Fulfillment houses are still expected to, and do, provide the bedrock fundamentals of the traditional services. However publishers are now demanding a suite of services that support what’s become absolutely critical in today’s media environment: Product diversification and development, marketing and message management, and deep, unified customer views. Much of the transformation is driven by the changing role of fulfillment in the business operations mix. Once considered a system on autopilot, fulfillment pros are riding the coattails of technology expansion straight into the sales and strategic planning processes.
All of this reflects the growing media demands of customers and the diversification of magazine publishers to meet that demand. Consequently, print, live events and digital products are all converging on the back-end, placing new imperatives on a flexible fulfillment system that can handle a variety of tactics—from label-pulling to an integrated customer database.
And more often than not, publishers want the independence to access and leverage customer data and promotional campaigns on their own terms.
All-Important Integration
A good example of this changing dynamic is Technology Review, a 150,000-circ bimonthly produced out of MIT. Over the last few years the magazine has adjusted its business model to focus less on the magazine brand and more on the brand’s entire product platform. “We tried to envision what the future of publishing would be and we tried to become it,” says Heather Holmes, TR’s circulation director, “which is a Web site community with a print magazine on the side as a companion.”
Holmes readily admits her publishing operation is on the smaller side, but for her that just emphasized the need for a nimble fulfillment system that matched her company’s tech affinity—a need that culminated in switching fulfillment providers earlier this year. “Now we are a very strong Web site with a daily news content presence,” she says. “So we need a lot more cross-platform integration with our fulfillment house and with our offerings to our audience.
Whether it’s print or digital or even a Kindle reader, we need to make sure we’re doing everything we can to pull everybody together.”

EXTRACTED MATERIAL —
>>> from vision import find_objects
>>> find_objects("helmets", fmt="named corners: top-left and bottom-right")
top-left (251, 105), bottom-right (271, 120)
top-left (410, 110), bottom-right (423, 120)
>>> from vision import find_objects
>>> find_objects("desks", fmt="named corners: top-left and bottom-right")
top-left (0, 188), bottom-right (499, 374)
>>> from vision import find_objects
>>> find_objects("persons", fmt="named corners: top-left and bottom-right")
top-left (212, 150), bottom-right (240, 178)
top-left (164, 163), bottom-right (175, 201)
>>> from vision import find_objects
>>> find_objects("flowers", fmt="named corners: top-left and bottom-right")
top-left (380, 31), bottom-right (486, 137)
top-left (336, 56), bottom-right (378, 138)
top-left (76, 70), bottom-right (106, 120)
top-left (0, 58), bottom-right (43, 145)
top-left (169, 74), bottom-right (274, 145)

GIVEN TASK —
Continue the text on magazine fulfillment services from where it stops.

REPLY TO THE EXERCISE —
Important to Holmes was access to real-time data. This is an area where fulfillment directors tend to have differing needs, but for Holmes, it was essential. “I had to have access to real-time data. If I did a 500,000-piece direct mail and I wanted to see day-by-day how we were doing I had to go onto a DOS-based system and hope the flash counts based on what the mailroom was seeing were close to accurate. And then I would wait a week for the file to update to see response reports.”
Now, Holmes can log in to a Web-based interface and literally watch the numbers tick. “I’m able to see the performance of my mailing lists better. I can see if my mail house didn’t drop the mail as soon as they said they did, and I’m able to troubleshoot and make better decisions quickly.”
Custom Products, Custom Fulfillment
Publishers often cite an increasing push for custom products—both online and in print—which in turn creates a need for not just a flexible billing backend, but support for multi-tiered product offerings. At Technologyreview.com users have various levels of paid access according to their subscription status. “I can go to my fulfillment company and say we’re about to launch PDFs for purchase on our Web site. They can handle that and all of the data management so I’m able to cross-sell and cross-promote,” says Holmes.
Jessica Cox, fulfillment director at b-to-b financial publisher Source Media, has been servicing an increasing array of bundled and custom product packages that has required a rapid response and support cushion from her fulfillment operation. “We did a million-dollar deal with Apple that included a bunch of products across all divisions of Source Media,” she says. They wanted to see one bill, which had to have certain verbiage. It couldn’t run through the regular invoice system. It required a completely separate channel, which we call ‘special billing’ now, and we created another workflow for it in anticipation of more deals like the Apple deal. Fulfillment has to get involved up front very quickly. You can’t just stick it in the system.”
All of this places a premium on two things: Supporting the strategy of reaching the customer when, where and how they want, and collapsing the fulfillment operation from a decentralized network into a centralized, integrated operation. If you’re going to offer your customers content anywhere, anytime and in any format they want, your fulfillment system has to support that level of service complexity and offer ways to facilitate ongoing opportunities in that strategic vein. “You’re able to speak to the client in the way they want to be spoken to,” says Denise Robbins, vice president and group director, circulation at NewBay Media. “That’s the most important thing to us right now—to have an idea of how our readers are interacting with all of our products and which are more successful and which aren’t.”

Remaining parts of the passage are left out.